Remember: Look for the negative values in your data: Exponential, Weibull, Poisson, Geometric, do NOT take negative values.

vector <- c(4640,4967,4640,4967,4640,4957,5169,4957,5169,4957,5064,5033,5064,5033,5064,5062,4514,5062,4514,5062,5217,4883,5217,4883,5217,4658,4998,4658,4998,4658,5557,4843,5557,4843,5557,5510,5112,5510,5112,5510,5005,5111,5005,5111,5005,4967,4865,4967,4865,4967) 
plot(table(vector))

hist(vector)

plot(ecdf(vector))

boxplot(vector)

library(MASS)

Fitting the data to the various distributions

norm1 <- fitdistr(vector,"normal") 
exp1 <- fitdistr(vector,"exponential")
wei1 <- fitdistr(vector,"weibull")
geo1 <- fitdistr(vector,"geometric")
poi1 <- fitdistr(vector,"poisson")

Checking the Goodness of Fit

ksnorm <- ks.test(vector,"pnorm",mean=norm1$estimate[1],sd=norm1$estimate[2]) 
## Warning in ks.test(vector, "pnorm", mean = norm1$estimate[1], sd =
## norm1$estimate[2]): ties should not be present for the Kolmogorov-Smirnov
## test
ksexp1 <- ks.test(vector,"pexp",rate=exp1$estimate[1])
## Warning in ks.test(vector, "pexp", rate = exp1$estimate[1]): ties should
## not be present for the Kolmogorov-Smirnov test
kwei1 <- ks.test(vector,"pweibull",shape=wei1$estimate[1],scale=wei1$estimate[2])

# [Listed records]

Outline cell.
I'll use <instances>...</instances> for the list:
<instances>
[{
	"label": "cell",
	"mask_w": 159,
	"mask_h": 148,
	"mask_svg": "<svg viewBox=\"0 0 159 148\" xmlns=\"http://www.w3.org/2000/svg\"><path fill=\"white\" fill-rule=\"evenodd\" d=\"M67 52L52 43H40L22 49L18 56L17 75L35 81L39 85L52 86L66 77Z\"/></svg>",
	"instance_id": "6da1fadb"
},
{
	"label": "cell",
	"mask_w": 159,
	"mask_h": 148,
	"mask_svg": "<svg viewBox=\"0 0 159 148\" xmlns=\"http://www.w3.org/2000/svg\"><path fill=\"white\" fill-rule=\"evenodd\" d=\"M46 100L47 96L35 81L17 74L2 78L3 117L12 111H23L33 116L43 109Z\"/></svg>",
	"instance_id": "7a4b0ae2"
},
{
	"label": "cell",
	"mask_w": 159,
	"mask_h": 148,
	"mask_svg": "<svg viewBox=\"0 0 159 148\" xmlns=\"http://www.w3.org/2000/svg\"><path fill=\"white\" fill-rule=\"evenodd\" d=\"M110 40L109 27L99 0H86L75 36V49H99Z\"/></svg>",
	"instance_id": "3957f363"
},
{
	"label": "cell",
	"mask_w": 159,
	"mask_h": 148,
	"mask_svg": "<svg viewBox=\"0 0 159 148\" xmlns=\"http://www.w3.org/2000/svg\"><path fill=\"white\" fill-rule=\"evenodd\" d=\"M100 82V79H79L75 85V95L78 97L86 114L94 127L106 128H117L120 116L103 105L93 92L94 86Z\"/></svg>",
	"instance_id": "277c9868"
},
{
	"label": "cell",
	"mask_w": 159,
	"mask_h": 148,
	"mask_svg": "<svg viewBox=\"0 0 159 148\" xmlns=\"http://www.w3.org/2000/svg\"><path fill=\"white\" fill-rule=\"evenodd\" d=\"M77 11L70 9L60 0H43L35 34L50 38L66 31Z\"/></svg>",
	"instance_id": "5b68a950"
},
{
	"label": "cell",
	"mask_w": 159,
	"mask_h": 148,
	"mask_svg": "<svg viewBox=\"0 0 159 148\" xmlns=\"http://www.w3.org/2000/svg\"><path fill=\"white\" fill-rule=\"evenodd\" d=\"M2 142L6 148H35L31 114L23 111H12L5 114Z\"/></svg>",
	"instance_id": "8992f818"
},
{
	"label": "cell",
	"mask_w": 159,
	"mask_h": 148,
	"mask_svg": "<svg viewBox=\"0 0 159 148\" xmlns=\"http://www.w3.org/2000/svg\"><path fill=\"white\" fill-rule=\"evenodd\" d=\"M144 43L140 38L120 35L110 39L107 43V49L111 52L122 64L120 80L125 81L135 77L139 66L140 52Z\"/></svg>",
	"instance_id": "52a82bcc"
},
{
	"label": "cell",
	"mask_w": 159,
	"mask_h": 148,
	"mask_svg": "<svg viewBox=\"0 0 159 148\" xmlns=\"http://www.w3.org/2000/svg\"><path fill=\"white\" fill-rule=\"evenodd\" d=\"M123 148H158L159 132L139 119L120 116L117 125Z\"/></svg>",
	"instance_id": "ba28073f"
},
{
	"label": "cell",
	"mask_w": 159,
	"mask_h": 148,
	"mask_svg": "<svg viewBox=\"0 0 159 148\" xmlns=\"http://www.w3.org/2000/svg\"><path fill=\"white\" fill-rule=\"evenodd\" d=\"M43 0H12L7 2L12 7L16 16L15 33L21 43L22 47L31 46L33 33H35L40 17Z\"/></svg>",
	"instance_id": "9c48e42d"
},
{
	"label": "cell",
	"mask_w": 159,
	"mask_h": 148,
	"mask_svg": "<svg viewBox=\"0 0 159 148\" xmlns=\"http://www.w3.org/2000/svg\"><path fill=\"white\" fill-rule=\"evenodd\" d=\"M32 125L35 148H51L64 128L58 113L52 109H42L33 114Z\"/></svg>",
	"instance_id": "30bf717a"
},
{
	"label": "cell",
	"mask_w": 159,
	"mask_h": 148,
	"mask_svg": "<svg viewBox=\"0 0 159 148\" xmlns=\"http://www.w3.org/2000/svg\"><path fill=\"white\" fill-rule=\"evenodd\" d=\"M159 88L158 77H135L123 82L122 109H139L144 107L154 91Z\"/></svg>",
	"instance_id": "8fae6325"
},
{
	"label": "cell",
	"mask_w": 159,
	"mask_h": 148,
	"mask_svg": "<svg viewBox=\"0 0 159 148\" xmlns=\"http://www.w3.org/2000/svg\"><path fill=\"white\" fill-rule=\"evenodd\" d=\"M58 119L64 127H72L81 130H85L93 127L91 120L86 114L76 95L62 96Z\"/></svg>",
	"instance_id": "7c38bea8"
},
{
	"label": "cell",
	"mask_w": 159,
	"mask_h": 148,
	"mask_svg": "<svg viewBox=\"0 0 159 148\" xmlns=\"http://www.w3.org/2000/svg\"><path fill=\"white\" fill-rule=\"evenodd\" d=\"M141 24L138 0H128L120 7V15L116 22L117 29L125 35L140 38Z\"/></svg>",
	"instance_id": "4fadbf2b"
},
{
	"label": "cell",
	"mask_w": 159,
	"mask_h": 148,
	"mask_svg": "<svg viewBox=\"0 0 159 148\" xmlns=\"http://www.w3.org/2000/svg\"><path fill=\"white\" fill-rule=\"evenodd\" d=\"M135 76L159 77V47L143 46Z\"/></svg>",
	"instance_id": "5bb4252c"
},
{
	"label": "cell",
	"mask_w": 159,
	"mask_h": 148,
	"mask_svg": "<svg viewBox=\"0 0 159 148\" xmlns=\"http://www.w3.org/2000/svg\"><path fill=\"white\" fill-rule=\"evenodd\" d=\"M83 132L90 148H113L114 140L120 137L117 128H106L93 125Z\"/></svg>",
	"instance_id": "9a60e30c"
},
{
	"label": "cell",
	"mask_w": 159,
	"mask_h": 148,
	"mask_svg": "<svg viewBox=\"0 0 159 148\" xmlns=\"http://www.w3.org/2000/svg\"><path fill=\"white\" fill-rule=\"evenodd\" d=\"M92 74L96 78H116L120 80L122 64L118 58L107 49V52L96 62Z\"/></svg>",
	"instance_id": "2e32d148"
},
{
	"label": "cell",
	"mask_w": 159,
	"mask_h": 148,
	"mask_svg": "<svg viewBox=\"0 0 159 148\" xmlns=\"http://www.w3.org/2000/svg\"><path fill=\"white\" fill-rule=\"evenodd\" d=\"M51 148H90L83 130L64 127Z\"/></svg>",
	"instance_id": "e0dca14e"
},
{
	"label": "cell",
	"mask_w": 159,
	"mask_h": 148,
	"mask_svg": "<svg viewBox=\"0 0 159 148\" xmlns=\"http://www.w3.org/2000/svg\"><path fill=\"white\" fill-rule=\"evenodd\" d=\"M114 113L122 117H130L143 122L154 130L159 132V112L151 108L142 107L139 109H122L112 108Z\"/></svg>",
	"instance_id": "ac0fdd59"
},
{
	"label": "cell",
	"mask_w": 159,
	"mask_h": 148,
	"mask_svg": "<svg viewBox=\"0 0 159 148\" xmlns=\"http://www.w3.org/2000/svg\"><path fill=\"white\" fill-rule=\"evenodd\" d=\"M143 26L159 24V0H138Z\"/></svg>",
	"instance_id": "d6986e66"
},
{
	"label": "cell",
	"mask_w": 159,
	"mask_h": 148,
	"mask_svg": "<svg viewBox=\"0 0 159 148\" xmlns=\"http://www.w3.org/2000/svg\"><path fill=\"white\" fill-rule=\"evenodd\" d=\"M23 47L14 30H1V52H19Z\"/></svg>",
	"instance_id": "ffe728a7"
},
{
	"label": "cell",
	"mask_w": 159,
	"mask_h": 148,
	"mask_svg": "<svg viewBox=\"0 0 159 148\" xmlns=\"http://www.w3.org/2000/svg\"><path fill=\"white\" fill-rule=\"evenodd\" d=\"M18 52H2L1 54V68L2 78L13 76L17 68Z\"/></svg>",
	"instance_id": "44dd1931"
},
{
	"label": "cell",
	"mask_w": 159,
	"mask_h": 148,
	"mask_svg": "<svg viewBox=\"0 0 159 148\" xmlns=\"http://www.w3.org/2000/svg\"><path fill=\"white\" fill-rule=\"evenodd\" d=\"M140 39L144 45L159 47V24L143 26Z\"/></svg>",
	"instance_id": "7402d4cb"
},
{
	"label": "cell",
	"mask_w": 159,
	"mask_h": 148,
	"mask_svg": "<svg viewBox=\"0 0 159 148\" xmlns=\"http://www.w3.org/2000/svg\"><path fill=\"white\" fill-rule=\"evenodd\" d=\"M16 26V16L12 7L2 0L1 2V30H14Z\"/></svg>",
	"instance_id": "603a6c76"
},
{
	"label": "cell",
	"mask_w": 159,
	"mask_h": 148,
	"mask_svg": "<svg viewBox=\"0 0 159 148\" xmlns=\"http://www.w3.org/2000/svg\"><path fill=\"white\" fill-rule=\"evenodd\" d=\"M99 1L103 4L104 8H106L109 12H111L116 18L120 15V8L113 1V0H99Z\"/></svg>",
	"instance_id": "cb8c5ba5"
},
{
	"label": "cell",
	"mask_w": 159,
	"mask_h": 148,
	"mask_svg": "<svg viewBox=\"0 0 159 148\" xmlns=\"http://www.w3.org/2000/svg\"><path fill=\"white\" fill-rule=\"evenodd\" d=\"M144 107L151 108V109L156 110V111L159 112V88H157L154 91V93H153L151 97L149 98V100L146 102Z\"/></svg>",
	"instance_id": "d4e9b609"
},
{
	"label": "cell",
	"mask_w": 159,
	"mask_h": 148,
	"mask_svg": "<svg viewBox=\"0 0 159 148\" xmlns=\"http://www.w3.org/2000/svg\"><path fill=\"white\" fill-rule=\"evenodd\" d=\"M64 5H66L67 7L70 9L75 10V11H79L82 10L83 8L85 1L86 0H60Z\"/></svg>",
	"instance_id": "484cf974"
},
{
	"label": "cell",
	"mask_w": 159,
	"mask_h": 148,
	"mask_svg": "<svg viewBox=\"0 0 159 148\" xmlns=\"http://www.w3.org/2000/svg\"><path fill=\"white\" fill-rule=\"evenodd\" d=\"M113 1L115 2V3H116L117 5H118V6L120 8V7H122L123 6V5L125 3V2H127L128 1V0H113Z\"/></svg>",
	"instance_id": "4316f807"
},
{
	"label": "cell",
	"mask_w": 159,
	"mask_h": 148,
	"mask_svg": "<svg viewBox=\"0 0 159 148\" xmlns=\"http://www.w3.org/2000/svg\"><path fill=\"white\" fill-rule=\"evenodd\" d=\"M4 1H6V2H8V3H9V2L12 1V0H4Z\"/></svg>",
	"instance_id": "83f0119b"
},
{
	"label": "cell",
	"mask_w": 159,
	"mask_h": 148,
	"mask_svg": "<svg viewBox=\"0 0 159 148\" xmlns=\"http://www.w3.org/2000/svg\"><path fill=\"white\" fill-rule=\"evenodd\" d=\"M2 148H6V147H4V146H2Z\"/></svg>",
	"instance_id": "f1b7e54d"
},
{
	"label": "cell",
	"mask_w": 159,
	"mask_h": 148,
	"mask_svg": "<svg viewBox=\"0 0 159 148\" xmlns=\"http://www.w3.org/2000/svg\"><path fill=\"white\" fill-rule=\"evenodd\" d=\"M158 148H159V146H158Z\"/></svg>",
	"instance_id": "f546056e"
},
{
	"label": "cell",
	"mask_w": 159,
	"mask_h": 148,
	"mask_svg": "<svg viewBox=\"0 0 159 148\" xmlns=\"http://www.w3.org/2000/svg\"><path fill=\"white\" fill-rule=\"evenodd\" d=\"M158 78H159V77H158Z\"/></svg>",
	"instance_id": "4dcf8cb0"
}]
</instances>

# [Problem set]
A. Answer these about the distribution-fitting text:
(i) Which distributions does it say do not take negative values?
(ii) Which library is loaded before the fitting step?
(iii) According to the warnings, what should not be present for the Kolmogorov-Smirnov test?
B. Rewrite the distribution-fitting text between "Remember: Look for" and "plot(table(vector))", inclusive, changing every "vector" to "sample".

# [Responses to the tasks]
A.
(i) Exponential, Weibull, Poisson, and Geometric.
(ii) MASS.
(iii) Ties.

B.
Remember: Look for the negative values in your data: Exponential, Weibull, Poisson, Geometric, do NOT take negative values.

sample <- c(4640,4967,4640,4967,4640,4957,5169,4957,5169,4957,5064,5033,5064,5033,5064,5062,4514,5062,4514,5062,5217,4883,5217,4883,5217,4658,4998,4658,4998,4658,5557,4843,5557,4843,5557,5510,5112,5510,5112,5510,5005,5111,5005,5111,5005,4967,4865,4967,4865,4967) 
plot(table(sample))